The online casino business brought a lucrative new side to gaming, as well as attracting a whole new demographic that is a world away from the archetypal “gamer” image. Suddenly, innovative games, and variations on ones that are centuries old, were being developed for a middle aged, high income target market – or in other words, the kind of market that you might ordinarily see in a bricks and mortar casino.
It is a market that is growing annually, and the recent legislative changes relating to sports betting in the USA are broadly expected to herald a more general relaxation in the rules related to online gambling in general across many states. This will open up a still larger market and see the sector grow even more rapidly over the coming years as more and more people learn how to play casino games using online tutorials and guides from providers such as Online Casino BlueBook.
The market itself seems at first glance to be dominated by the big multinational corporations – the kind of companies you see sponsoring the world’s largest sports teams. But this doesn’t preclude indie developers from taking advantage of the global gambling craze within their games. Here are some examples of how they go about it.
Games within games
It’s something that we’ve seen since the dawn of gaming – back in the1980s, fledgling game developer Firebird created an adventure game called The Wild Bunch in which you could take time out from the gunfights and bar brawls to play poker and win in-game money for supplies such as food, ammunition and medicine. Many found the poker to be more fun than the game itself.
Years on, and we see a similar phenomenon in games like Shenmue, where you can gamble to win in the Lucky Hit game.
Loot boxes provide a way for players to acquire random rewards, either through gameplay or by investing real money into the game.
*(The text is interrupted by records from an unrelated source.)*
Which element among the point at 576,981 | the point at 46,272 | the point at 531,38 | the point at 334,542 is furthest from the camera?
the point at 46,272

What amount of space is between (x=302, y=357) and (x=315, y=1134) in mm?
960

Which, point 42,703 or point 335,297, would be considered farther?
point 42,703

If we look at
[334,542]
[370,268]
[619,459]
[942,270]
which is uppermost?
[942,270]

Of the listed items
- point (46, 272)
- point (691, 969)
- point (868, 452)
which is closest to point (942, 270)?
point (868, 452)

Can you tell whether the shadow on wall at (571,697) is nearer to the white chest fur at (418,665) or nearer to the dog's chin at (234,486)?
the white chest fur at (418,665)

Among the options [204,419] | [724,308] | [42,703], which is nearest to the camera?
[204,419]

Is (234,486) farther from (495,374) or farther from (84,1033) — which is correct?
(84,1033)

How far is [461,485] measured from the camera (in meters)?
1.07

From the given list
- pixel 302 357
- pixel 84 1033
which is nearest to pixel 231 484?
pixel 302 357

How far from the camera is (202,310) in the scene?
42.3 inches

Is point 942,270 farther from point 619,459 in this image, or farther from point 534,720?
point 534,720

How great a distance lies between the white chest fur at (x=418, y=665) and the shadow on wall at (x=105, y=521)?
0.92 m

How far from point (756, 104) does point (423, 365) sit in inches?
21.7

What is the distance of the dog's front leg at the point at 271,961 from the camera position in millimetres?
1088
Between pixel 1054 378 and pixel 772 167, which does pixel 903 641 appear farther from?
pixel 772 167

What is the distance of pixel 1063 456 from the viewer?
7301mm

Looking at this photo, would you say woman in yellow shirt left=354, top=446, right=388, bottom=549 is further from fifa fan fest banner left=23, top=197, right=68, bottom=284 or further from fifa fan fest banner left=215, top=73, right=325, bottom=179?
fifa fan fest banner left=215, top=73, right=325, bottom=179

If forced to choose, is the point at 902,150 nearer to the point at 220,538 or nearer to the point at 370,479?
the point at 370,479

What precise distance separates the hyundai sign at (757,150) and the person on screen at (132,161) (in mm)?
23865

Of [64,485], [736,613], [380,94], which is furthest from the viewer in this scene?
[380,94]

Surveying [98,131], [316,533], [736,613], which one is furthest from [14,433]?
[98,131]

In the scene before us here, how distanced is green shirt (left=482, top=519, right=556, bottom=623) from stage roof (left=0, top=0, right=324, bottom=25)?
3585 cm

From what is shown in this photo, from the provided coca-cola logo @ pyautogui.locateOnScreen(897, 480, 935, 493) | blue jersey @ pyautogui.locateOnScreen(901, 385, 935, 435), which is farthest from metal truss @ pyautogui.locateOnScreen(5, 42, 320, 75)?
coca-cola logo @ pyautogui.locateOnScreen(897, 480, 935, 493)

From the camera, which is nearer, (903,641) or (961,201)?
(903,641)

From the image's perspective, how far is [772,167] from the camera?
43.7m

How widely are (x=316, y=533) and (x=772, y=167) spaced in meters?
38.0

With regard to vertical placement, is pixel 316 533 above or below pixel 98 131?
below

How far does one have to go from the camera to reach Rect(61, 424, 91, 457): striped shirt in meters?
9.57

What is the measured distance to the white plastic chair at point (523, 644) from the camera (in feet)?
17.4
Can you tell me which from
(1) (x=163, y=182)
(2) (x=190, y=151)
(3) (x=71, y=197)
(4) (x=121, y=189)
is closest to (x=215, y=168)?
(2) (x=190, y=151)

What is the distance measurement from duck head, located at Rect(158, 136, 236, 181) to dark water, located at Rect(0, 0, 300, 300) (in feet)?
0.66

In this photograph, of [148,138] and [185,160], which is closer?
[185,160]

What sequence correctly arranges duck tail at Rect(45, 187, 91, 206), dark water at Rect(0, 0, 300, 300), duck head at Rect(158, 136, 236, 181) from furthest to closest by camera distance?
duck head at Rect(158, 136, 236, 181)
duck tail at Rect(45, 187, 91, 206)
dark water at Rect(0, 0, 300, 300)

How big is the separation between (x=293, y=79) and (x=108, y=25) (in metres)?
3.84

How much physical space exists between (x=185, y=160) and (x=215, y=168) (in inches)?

They have attracted an enormous amount of media attention over recent months and have even been declared illegal in some parts of Europe, but there is no disputing that loot boxes have become increasingly prevalent in games of all genres.
Interestingly, the whole loot box concept is one that has been pursued more vigorously by the major players, and the indie developers have remained largely unaffected by the whole loot box controversy. On reflection, perhaps that is for the best until the whole furor has died down and the major markets have got their legislation in order.
If you can’t beat ’em….
We suggested earlier that the online casino sector itself is dominated by large companies. This is true, but many smaller players and indie developers are finding room to thrive in this ever-growing market through taking new and innovative angles.
These include adding more skill-based aspects to traditional games of chance, such as slots, or using AR and VR technology to create a casino experience that is closer than ever to the real thing.